(Text excerpt Opens)
Back in Dan Murphy’s yesterday, I was re-stocking my woefully empty shelves. This picture was taken of Dan’s fine wines section. The rest of the warehouse is full of cheaper wines, beers and spirits stacked high.
You can see from the signs that the wines are displayed in order of state of origin. Along the walls are foreign wines, mostly French and Italian, fortifieds (both domestic and foreign) and rarer, more expensive bottles.
The wines lying flat on floor display are then stored below on the square shelves for selection. Each of those display bottles is a different wine from a different producer. It took me over two years to venture outside the three or four aisles of local Victorian wines: why would I? There are literally dozens of wineries within an hour’s drive of my house.
(Text excerpt Closes)
(Data excerpt Opens)
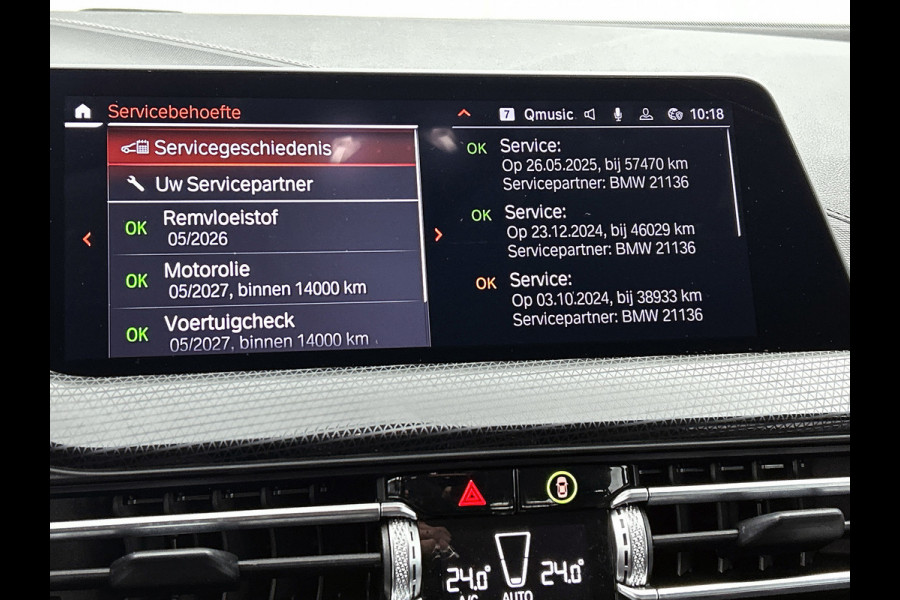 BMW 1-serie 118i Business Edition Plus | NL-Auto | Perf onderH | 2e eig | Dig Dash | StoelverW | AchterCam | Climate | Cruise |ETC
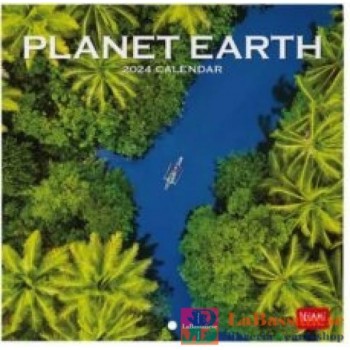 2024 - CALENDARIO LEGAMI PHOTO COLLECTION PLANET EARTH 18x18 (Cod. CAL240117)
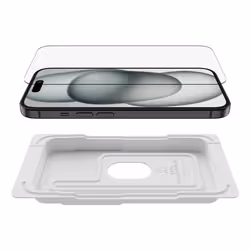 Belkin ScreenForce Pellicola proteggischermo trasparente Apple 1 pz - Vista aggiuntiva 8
(Data excerpt Closes)
▶ **Work task A**: Reproduce word for word the part of the passage about shopping at Dan Murphy's that begins at "You can see" and ends after "more expensive bottles.".
▶ **Work task B**: Write the next part of the passage about shopping at Dan Murphy's, picking up after its final sentence.
The data come from a separate source.

▶ **Task response A**:
You can see from the signs that the wines are displayed in order of state of origin. Along the walls are foreign wines, mostly French and Italian, fortifieds (both domestic and foreign) and rarer, more expensive bottles.

▶ **Task response B**:
I am fortunate to know the owner or chief winemaker of a handful of wineries personally. I am always tempted to return to their familiar wines but I make a concerted effort to try new bottles, especially after the Melbourne Food and Wine Show when we have the chance to try lots of new producers.
This time I chose half a dozen durifs from Rutherglen – three Campbells and three of The Bruiser. I threw in three bottles of my weekday favourite, Tar and Roses, a Heathcote shiraz (well, it’s Mount Macedon next week and their over-the-counter selection isn’t fantastic). Then I went completely mad, ended up in the South Australia aisles and selected three Torbreck Woodcutters shiraz from 2008, which has superstar written all over it. Can’t wait.